One might argue that patients may have died before receiving BMD testing or OP treatment. This would explain the lower rate of care observed in long term care facilities patients. In order to verify the stability of the associations between predictors and outcomes, we performed analyses on surviving patients during the two years following their fracture. These models showed similar results in predictors of BMD testing and OP treatment, except for site of fracture, for which we observed lower odds ratios.
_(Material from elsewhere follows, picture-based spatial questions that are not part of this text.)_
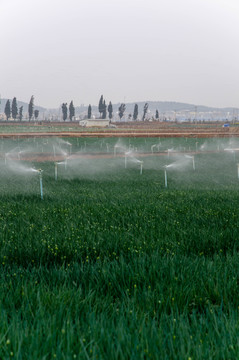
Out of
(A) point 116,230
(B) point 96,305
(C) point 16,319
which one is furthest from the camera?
(A) point 116,230

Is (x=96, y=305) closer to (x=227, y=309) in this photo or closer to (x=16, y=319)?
(x=16, y=319)

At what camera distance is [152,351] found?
100 inches

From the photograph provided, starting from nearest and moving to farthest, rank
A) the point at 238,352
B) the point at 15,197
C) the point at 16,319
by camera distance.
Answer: the point at 238,352 → the point at 16,319 → the point at 15,197

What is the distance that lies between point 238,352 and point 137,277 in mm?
1780

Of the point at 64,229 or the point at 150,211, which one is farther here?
the point at 150,211

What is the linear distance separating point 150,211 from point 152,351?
623 centimetres

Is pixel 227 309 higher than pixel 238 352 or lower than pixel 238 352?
lower

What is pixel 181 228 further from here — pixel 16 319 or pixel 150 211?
pixel 16 319

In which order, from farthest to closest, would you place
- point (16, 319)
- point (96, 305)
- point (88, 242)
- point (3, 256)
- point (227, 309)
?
point (88, 242)
point (3, 256)
point (227, 309)
point (96, 305)
point (16, 319)

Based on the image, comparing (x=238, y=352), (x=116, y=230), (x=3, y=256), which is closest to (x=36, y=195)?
(x=116, y=230)

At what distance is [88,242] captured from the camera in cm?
575

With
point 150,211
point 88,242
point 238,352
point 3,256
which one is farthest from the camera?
point 150,211

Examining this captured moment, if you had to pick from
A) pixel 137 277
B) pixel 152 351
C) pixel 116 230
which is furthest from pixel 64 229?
pixel 152 351

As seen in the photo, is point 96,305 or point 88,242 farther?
point 88,242
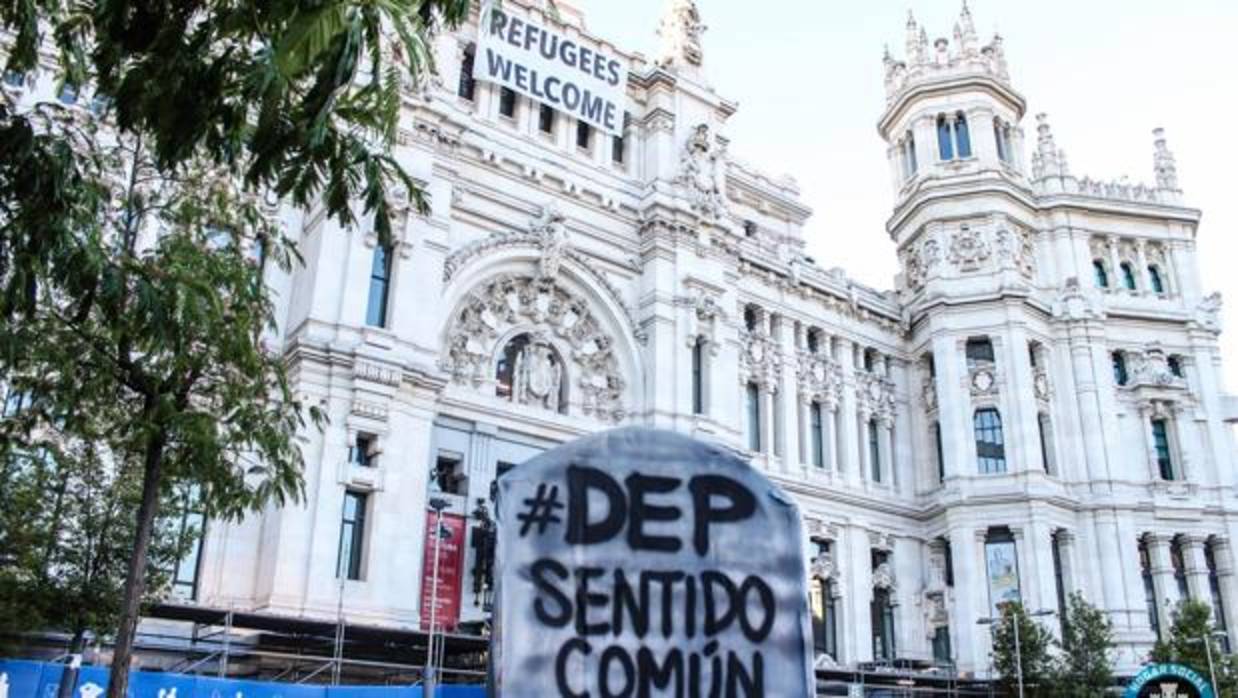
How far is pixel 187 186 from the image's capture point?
55.5 feet

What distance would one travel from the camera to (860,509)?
41.0m

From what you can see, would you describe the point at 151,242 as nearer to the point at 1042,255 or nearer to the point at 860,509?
the point at 860,509

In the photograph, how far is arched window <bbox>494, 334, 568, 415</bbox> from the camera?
108 ft

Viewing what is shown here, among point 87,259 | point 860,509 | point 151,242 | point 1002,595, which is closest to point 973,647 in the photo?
point 1002,595

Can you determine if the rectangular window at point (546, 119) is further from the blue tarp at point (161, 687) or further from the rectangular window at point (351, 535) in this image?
→ the blue tarp at point (161, 687)

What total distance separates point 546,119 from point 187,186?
69.6ft

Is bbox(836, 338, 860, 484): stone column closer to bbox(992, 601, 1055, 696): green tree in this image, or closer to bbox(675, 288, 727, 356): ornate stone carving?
bbox(675, 288, 727, 356): ornate stone carving

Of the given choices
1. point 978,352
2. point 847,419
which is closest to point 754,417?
point 847,419

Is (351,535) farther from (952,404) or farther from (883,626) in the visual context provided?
(952,404)

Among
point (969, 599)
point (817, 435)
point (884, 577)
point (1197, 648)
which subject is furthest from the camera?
point (817, 435)

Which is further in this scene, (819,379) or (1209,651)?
(819,379)

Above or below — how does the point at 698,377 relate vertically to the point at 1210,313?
below

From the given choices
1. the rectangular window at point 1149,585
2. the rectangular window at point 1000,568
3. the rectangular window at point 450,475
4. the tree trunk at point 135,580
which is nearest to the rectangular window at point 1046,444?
the rectangular window at point 1000,568

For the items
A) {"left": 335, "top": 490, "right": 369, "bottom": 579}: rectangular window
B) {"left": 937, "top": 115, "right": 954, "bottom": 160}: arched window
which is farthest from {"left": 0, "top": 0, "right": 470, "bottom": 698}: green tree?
{"left": 937, "top": 115, "right": 954, "bottom": 160}: arched window
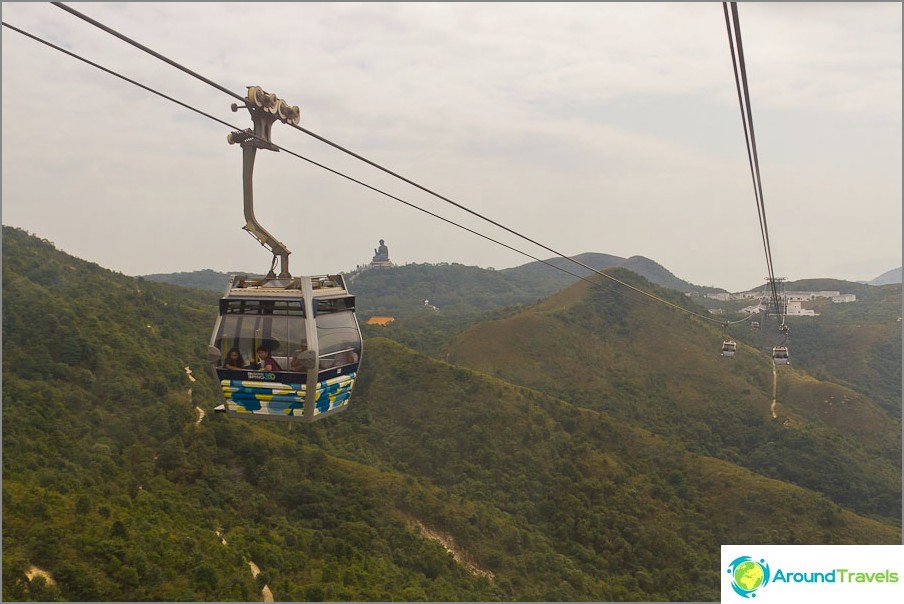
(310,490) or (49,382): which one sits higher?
(49,382)

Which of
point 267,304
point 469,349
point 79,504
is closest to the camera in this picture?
point 267,304

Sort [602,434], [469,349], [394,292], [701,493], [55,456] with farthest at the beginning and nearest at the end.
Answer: [394,292]
[469,349]
[602,434]
[701,493]
[55,456]

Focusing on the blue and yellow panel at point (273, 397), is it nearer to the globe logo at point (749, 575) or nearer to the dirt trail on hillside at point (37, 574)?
the globe logo at point (749, 575)

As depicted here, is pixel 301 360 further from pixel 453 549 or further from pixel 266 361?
pixel 453 549

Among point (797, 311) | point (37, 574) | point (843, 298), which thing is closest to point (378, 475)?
point (37, 574)

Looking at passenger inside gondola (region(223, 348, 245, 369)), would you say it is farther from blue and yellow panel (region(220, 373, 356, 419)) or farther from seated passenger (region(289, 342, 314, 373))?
seated passenger (region(289, 342, 314, 373))

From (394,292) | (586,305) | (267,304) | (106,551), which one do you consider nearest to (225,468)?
(106,551)

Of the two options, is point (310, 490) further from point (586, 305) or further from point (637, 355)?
point (586, 305)

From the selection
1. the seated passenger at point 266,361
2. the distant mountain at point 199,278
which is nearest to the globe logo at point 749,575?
the seated passenger at point 266,361
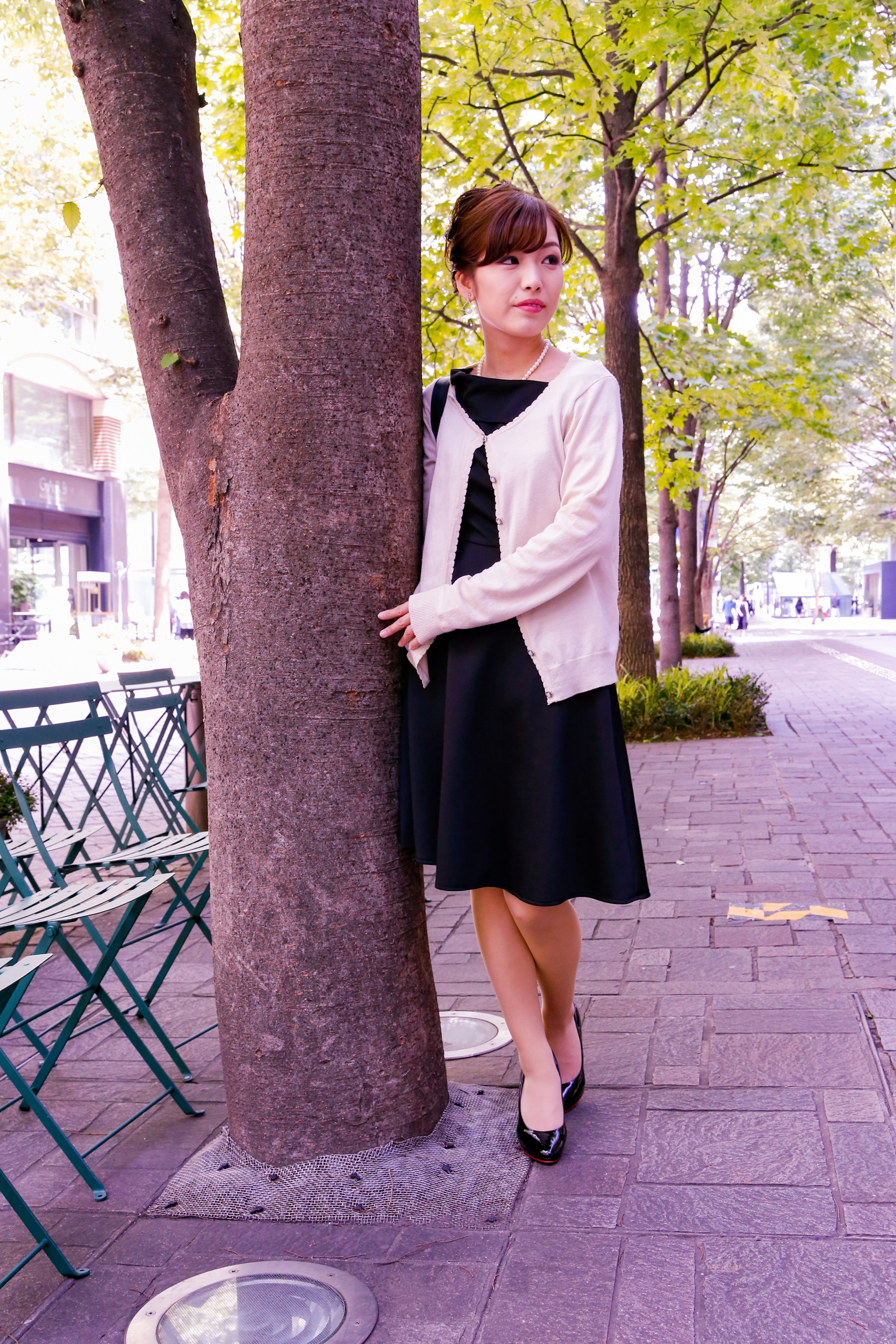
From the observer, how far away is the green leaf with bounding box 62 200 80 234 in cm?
370

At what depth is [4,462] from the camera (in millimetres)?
30359

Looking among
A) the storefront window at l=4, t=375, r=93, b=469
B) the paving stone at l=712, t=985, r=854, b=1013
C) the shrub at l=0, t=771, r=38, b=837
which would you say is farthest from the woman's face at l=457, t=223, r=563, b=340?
the storefront window at l=4, t=375, r=93, b=469

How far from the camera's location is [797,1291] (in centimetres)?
221

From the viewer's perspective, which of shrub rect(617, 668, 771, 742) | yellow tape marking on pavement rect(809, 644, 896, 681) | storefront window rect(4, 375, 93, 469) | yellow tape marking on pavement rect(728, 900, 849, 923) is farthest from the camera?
storefront window rect(4, 375, 93, 469)

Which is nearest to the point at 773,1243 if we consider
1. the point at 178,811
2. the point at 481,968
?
the point at 481,968

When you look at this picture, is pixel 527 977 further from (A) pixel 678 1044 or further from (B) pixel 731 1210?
(A) pixel 678 1044

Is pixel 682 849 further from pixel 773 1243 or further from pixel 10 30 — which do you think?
pixel 10 30

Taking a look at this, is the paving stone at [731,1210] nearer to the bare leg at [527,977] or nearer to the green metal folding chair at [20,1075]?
the bare leg at [527,977]

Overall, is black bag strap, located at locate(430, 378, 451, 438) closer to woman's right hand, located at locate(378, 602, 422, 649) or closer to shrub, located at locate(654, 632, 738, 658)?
woman's right hand, located at locate(378, 602, 422, 649)

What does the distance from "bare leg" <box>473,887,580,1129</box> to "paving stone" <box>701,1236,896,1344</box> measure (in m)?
0.57

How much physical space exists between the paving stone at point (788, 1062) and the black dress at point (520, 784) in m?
0.85

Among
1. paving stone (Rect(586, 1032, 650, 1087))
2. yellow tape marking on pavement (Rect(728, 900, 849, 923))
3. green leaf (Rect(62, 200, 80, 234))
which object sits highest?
green leaf (Rect(62, 200, 80, 234))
Exclusion of other predictors, such as prior BMD testing and prior OP treatment showed similar results between predictors and outcomes, except for long-term glucocorticoid use. Indeed, since patients who had received a long-term glucocorticoid therapy may have been already tested and/or treated for OP, the removal of these variables increased the associated OR.
We observed high death rates of 23% in women and 35% in men 2 years following fragility fracture. This is a 3-fold increase in death rates compared to those observed in the general elderly population for the year 2001 . The 1-year death rate of the population aged 65 or older in Quebec in 2001 was 3.9% for women and 4.9% for men. An increase in mortality rates following fragility fracture was also reported in other studies [11, 12].
A major strength of this study is its population based design. Moreover, to obtain a more comprehensive model explaining BMD use, we included a geographical distance variable in the modeling process. The major limitation of this study is inherent to the use of administrative databases. On the one hand, we may have underestimated the incidence of fragility fractures as some of these, such as vertebral fractures, are notoriously under-diagnosed by physicians . We may also have overestimated incidence of fragility fractures since we inferred that all fractures not associated with a high velocity trauma were fragility fractures. However, in an unpublished pilot study, we found a positive predictive value of 79% for fragility fracture diagnosis based on this definition . One of the limitations regarding the use of the guaranteed income supplement as a social status indicator includes a possible under-estimation of the number of beneficiaries in this category, as nearly 31% of individuals in Canada who are admissible for a guaranteed income supplement do not benefit from it . Furthermore, as we have excluded fragility fractures within the 2 years prior to the index date we may have excluded at risk patients. Unfortunately, we are limited by the fact that data before the year 1997 are unavailable. It is well known that physician characteristics may affect the incidence of BMD testing [27, 28]. Although we acknowledge the importance of studying physician characteristics in the modeling process, we were unable to retrieve such data for technical reasons.